WHAT IS REQUIRED:
The task calls for the lines below from the line with "Jeunes amis dans la piscine Photos stock" to the line with "Batatas de Cepelinai", both ends included, copied exactly, without any pictures.

DATA EXTRACT:
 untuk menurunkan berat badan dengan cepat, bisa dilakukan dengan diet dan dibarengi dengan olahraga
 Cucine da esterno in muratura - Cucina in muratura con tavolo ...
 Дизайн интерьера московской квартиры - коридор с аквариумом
* * *
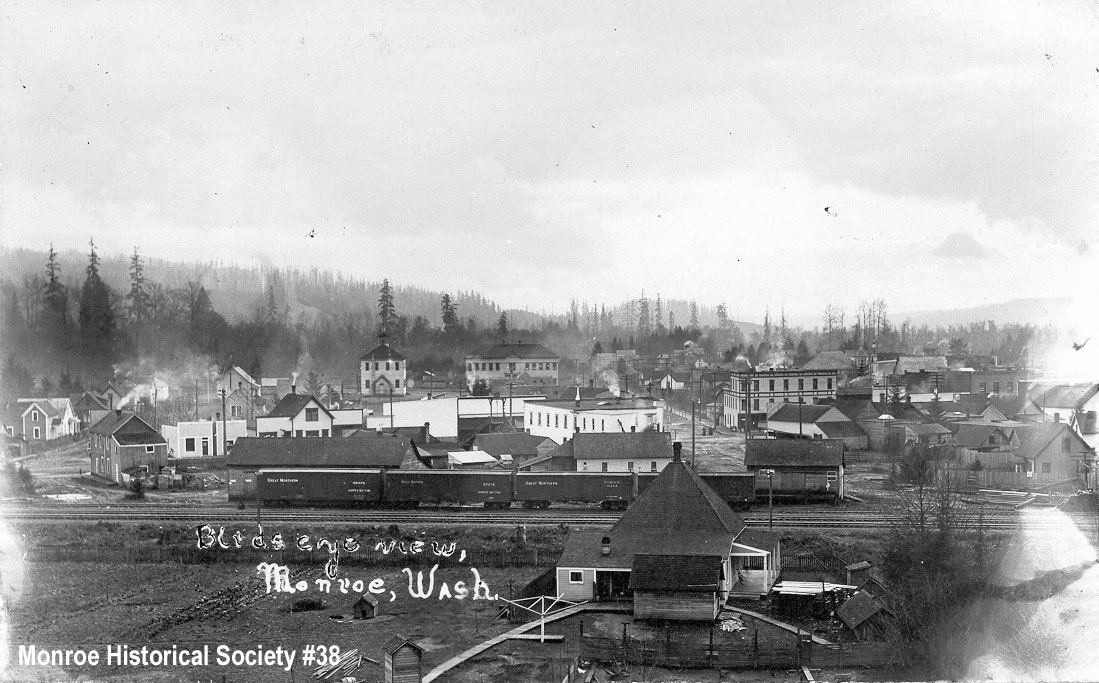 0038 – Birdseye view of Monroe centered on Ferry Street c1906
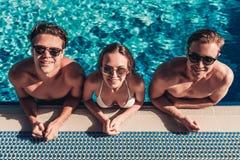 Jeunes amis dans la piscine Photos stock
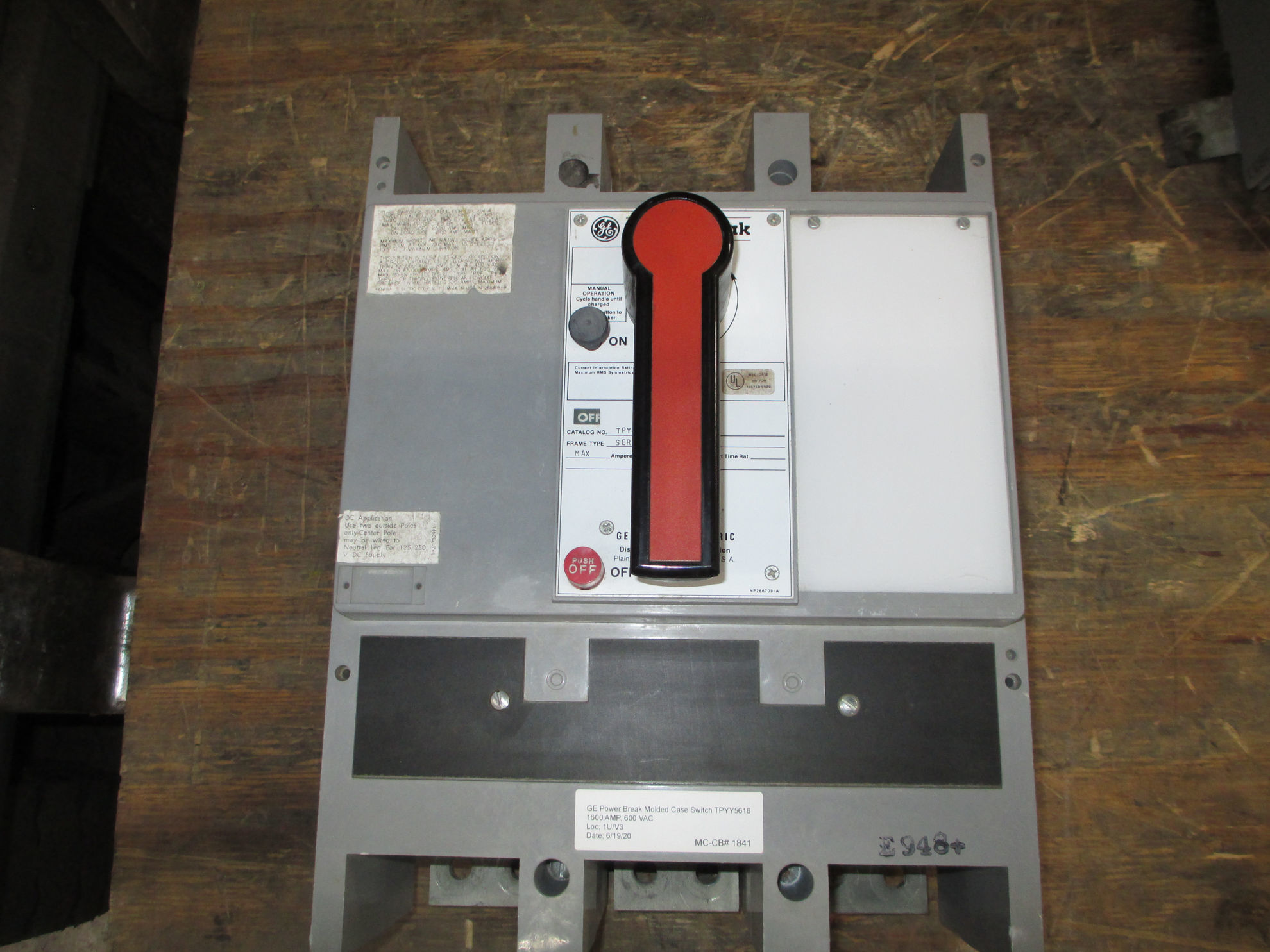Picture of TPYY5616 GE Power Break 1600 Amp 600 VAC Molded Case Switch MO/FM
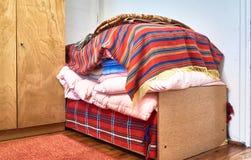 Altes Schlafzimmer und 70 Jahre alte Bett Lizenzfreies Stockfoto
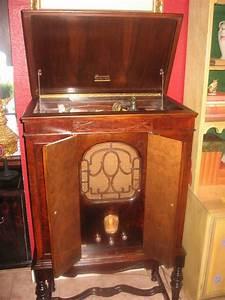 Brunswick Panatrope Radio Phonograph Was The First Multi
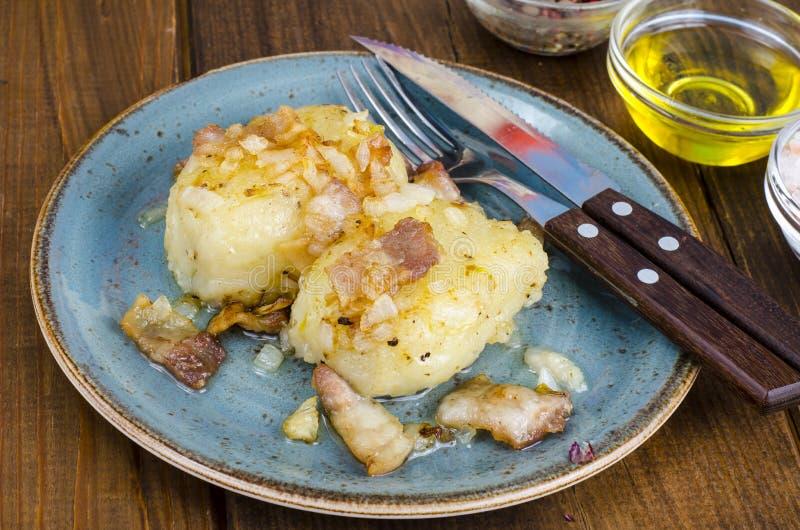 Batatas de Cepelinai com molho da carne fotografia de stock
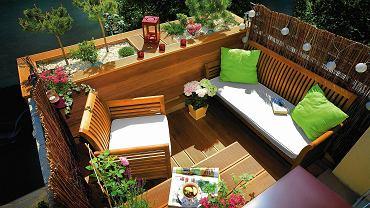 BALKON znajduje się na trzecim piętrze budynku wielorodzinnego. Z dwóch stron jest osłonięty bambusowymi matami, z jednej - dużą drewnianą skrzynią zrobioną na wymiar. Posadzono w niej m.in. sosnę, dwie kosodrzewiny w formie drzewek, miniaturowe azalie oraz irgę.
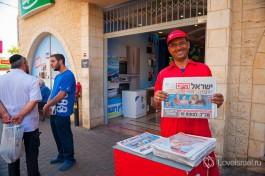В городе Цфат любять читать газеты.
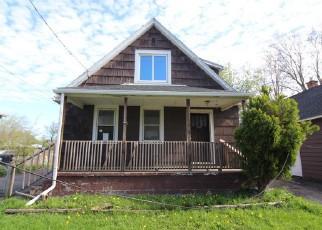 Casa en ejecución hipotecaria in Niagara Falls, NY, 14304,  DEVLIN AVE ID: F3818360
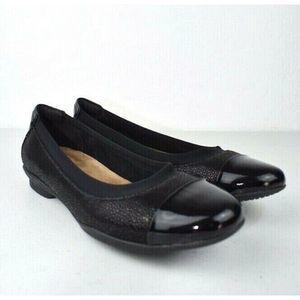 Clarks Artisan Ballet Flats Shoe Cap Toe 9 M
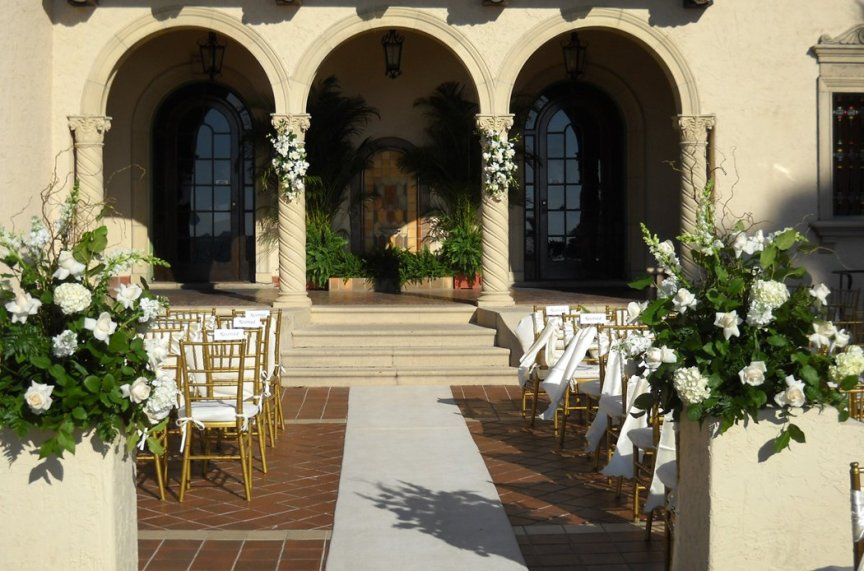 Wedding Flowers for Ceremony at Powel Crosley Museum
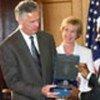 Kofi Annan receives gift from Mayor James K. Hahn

TASK RESULT:
 Jeunes amis dans la piscine Photos stock
Picture of TPYY5616 GE Power Break 1600 Amp 600 VAC Molded Case Switch MO/FM
 Altes Schlafzimmer und 70 Jahre alte Bett Lizenzfreies Stockfoto
 Brunswick Panatrope Radio Phonograph Was The First Multi
 Batatas de Cepelinai com molho da carne fotografia de stock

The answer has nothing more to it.